Given data:
####################

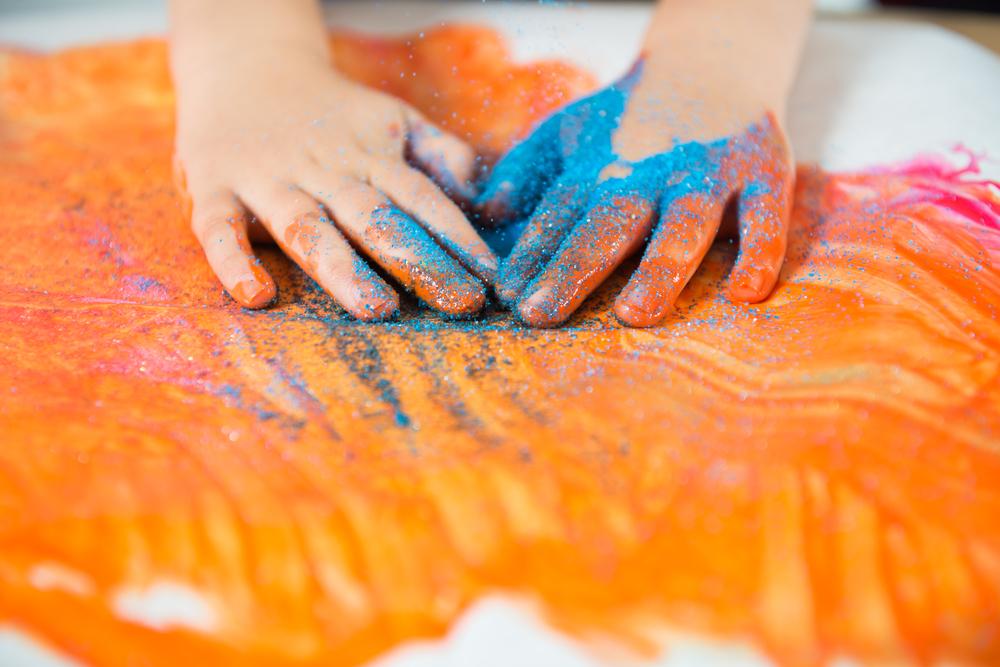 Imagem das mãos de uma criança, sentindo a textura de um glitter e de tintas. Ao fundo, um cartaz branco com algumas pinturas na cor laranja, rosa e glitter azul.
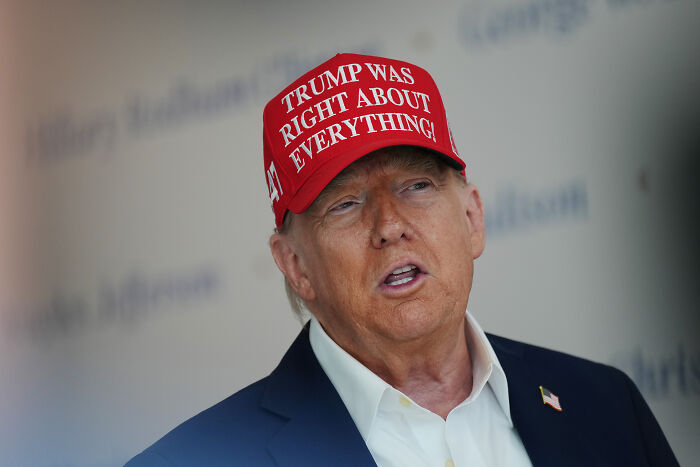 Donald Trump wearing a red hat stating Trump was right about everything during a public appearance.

####################

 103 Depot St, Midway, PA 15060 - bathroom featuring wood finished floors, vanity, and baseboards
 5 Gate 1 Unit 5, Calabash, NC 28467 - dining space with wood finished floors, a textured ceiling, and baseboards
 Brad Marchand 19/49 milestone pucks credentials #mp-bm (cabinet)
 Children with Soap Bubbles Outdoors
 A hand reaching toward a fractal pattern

####################

Problem:
Reproduce the lines from the one containing "103 Depot St, Midway, PA" through the one containing "A hand reaching toward a fractal pattern", replacing "wood finished floors" with "tile floors" and keeping everything else the same.

Answer area:
 103 Depot St, Midway, PA 15060 - bathroom featuring tile floors, vanity, and baseboards
 5 Gate 1 Unit 5, Calabash, NC 28467 - dining space with tile floors, a textured ceiling, and baseboards
 Brad Marchand 19/49 milestone pucks credentials #mp-bm (cabinet)
 Children with Soap Bubbles Outdoors
 A hand reaching toward a fractal pattern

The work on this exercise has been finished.